Peering deep into human history and nature, a puzzled Scottish historical novelist and poet, Sir Walter Scott, once bemoaned: “Oh, what a tangled web we weave, when first we practice to deceive!”
But whatever quirky intrigues and impunities that shaped Walter’s early worldview of Scotland, they probably may not hold a candle to the absurd deceptions playing out in the Niger Delta Development Commission (NDDC), currently.
Such is the absurdity that even the House Committee chaired by Hon. Thomas Ereyitomi nimbly broke the insightful rule by Napoleon Bonaparte, which counseled: “Never interrupt your enemy when he is making a mistake.”
“Honourable minister, it’s okay, off your mic,” Ereyitomi was quick off the blocks, protesting and trying to gag the minister with several bangs of the gavel. Was the minister ‘making a mistake’?
During an investigative hearing by the House of Representatives last month, the Minister of Niger Delta Affairs, Senator Godswill Akpabio, had told lawmakers to their faces that they were the biggest beneficiaries of the corruption that has become the story of the NDDC.
This spawned a storm with Speaker Femi Gbajabiamila of the House, handing down an ultimatum demanding the Minister released the touted names of beneficiaries or faced legal action.

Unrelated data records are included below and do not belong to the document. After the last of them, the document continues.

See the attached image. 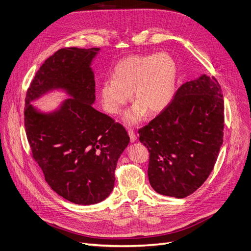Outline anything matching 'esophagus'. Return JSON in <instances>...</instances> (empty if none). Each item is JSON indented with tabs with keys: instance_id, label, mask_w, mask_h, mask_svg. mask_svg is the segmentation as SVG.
<instances>
[{
	"instance_id": "34e87169",
	"label": "esophagus",
	"mask_w": 251,
	"mask_h": 251,
	"mask_svg": "<svg viewBox=\"0 0 251 251\" xmlns=\"http://www.w3.org/2000/svg\"><path fill=\"white\" fill-rule=\"evenodd\" d=\"M127 133H128L129 140H131V142H135V141H136V135H135L134 129L128 128V129H127Z\"/></svg>"
}]
</instances>
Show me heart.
Instances as JSON below:
<instances>
[{
	"label": "heart",
	"instance_id": "obj_1",
	"mask_svg": "<svg viewBox=\"0 0 251 251\" xmlns=\"http://www.w3.org/2000/svg\"><path fill=\"white\" fill-rule=\"evenodd\" d=\"M178 80V65L168 52L128 55L115 65L112 78L100 86V99L106 112L117 115L133 98L134 105L125 114L128 125L139 123L149 111L156 114L171 103Z\"/></svg>",
	"mask_w": 251,
	"mask_h": 251
}]
</instances>
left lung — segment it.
<instances>
[{"label":"left lung","instance_id":"obj_1","mask_svg":"<svg viewBox=\"0 0 251 251\" xmlns=\"http://www.w3.org/2000/svg\"><path fill=\"white\" fill-rule=\"evenodd\" d=\"M224 111L219 83L204 74L180 86L164 111L139 129L156 193L181 199L206 181L223 145Z\"/></svg>","mask_w":251,"mask_h":251}]
</instances>
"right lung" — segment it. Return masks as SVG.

Not cowed, Akpabio subsequently released a list of contractors, in a July 23 letter to the Speaker, which included the Chairman of the Senate Committee on Niger Delta, Peter Nwabaoshi, whose name was listed against 53 projects.

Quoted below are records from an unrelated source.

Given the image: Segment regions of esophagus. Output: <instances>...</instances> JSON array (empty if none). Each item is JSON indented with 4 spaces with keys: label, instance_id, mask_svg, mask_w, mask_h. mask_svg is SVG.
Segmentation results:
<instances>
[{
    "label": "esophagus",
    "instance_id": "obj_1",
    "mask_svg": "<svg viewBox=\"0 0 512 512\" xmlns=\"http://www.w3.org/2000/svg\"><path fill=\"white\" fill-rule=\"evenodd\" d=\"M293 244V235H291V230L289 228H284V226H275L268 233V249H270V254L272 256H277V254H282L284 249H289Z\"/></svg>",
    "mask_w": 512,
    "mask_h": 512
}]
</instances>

The minister’s letter addressed to the Clerk to the House, Mr. Patrick Giwa, with Reference Number MNDA/HM/04/IV/158, was also copied to the Office of the Attorney-General of the Federation and Minister of Justice.
Senator Matthew Urhoghide, chairman of the Senate Committee on Public Accounts; and Senator Orji Uzor Kalu, Senate Whip, were among the lawmakers named as beneficiaries. James Ibori and Emmanuel Uduaghan, two former governors of Delta State, were equally listed as beneficiaries. There are many more. Significantly, most of them had denied benefitting from the contracts, accusing Akpabio of tarnishing their reputation.

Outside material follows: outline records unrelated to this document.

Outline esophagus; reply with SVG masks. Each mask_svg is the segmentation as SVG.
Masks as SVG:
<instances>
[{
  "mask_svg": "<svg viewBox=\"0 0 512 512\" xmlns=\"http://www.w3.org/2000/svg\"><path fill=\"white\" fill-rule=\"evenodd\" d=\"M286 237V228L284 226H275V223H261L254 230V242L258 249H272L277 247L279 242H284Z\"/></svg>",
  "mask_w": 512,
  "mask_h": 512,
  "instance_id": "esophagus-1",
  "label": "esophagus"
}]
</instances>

A fallout from Akpabio’s disclosures, which is significant, is the chorus of denials and lengthy homilies from a broad swathe of the character cast of ‘beneficiaries.’ Then Whodunit?
Former Delta State Governor, Chief James Ibori, his successor, Dr. Emmanuel Uduaghan, and Senate Chief Whip, Senator Orji Uzor Kalu, took issue with Akpabio, for naming them among alleged beneficiaries of NDDC contract awards.
The trio, in separate statements, denied they did not take any contracts from the commission, which is being probed by the National Assembly for alleged financial misconduct.
In October, President Buhari ordered a forensic audit into the finances of the NDDC from 2001 to 2019.
However, Ibori, in a statement by his media aide, Tony Eluemunor, dismissed the allegation, stating he had never solicited for any contract from the commission or been awarded one.
“Chief Ibori hereby states categorically that he never solicited for, or was awarded, or indeed executed any contract with NDDC or any government agency, at any time, for that matter.
“And in all, he has been through in and out of public office, he has never been accused of being a government contractor, let alone a failed one hence he did not want to dignify the allegation with a response because it is ridiculous.”
For good measure, Ibori also described as tragic, the NDDC’s degeneracy, adding that, “We owe it a duty to the people of the Niger Delta to make NDDC work to ameliorate the sufferings of the people of the region and to realise the dream for which we fought for it to be set up. So, let everybody involved in the NDDC do their duties to the good people of the region.”
Uduaghan also denied being an NDDC contractor, saying he could not have collected N429million road contract from the commission as alleged by the minister, adding that he “had never approached the NDDC for any contract whatsoever.”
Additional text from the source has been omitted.